Article No. 3, Originally in the 1999 AAA Festival Journal
by Dr Robert Young McMahan about:
Wallingford Riegger: Cooper Square
Paul Creston: Concerto for Accordion and Orchestra
Virgil Thomson: Lamentations

is online at: https://www.ameraccord.com/aaacommissions24.php

Following the first commission of the American Accordionists’ Association Composers’ Commissioning Committee (CCC) in 1957, Paul Creston’s landmark Prelude and Dance, CCC Chairperson Elsie Bennett, promptly and boldly set upon assigning three more works in close succession within a twelve-month span, resulting in Wallingford Riegger’s Cooper Square, Paul Creston’s Concerto for Accordion and Orchestra, and Virgil Thomson’s Lamentations, contracted respectively in April 1958, July 1958, and April 1959. A more widely diverse and renowned representation of world-famous American composers of that time could hardly be imagined and was quite a coup for the AAA and the growing contemporary repertoire for the accordion.

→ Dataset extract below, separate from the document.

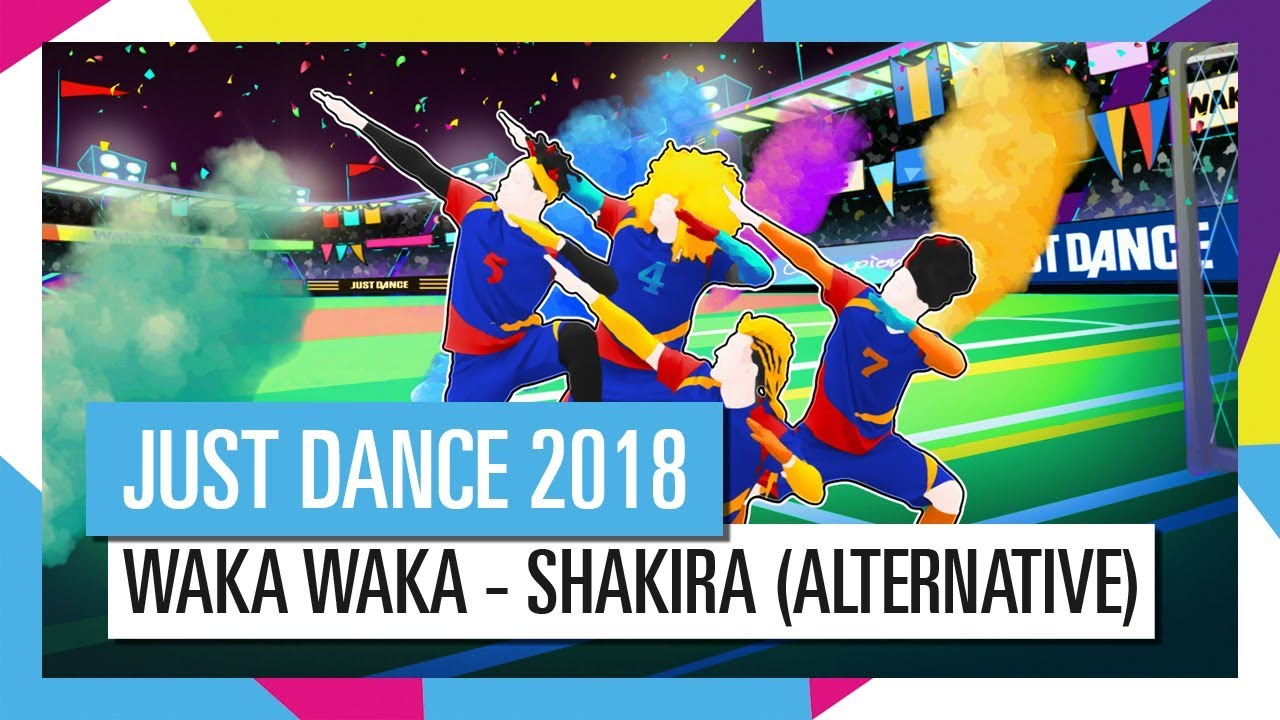 WAKA WAKA - SHAKIRA (ALTERNATIVE) / JUST DANCE 2018 [OFFICIAL] HD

Wallingford Riegger had achieved world recognition in the 1920s as an early American proponent of atonality and twelve-tone serialism and was proclaimed by modern music pundits to be a member of the then avant-garde “American Five,” the other four of whom were Charles Ives, Carl Ruggles, John Becker, and Henry Cowell (the last to eventually be commissioned twice by the AAA as well). Sometimes, however, he would write in more traditional ways as he did in this rather humorous, boisterous, and at times, Latin dance-style piece. The title might have referred to the Five Spot, a popular eatery on Cooper Square in New York City where many noted musicians, mostly in the jazz field, often informally performed.

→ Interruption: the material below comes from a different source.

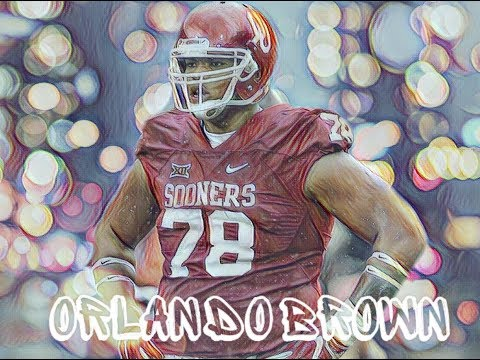 Orlando Brown  Oklahoma  2017 MIx  Best Lineman In The Draft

Carmen Carrozza, Pietro Deiro, Jr., conductor Lt. Comm. Anthony A. Mitchell, Charles Magnante, Paul Creston and Daniel Desiderio at Carnegie Hall following the US Navy Band performance by Carrozza and Mitchell of the third movement of the Creston accordion concerto, February 20, 1966. Paul Creston papers, University of Missouri Kansas City.
Carmen Carrozza, Pietro Deiro, Jr., conductor Lt. Comm. Anthony A. Mitchell, Charles Magnante, Paul Creston and Daniel Desiderio at Carnegie Hall following the US Navy Band performance by Carrozza and Mitchell of the third movement of the Creston accordion concerto, February 20, 1966. Paul Creston papers, University of Missouri Kansas City.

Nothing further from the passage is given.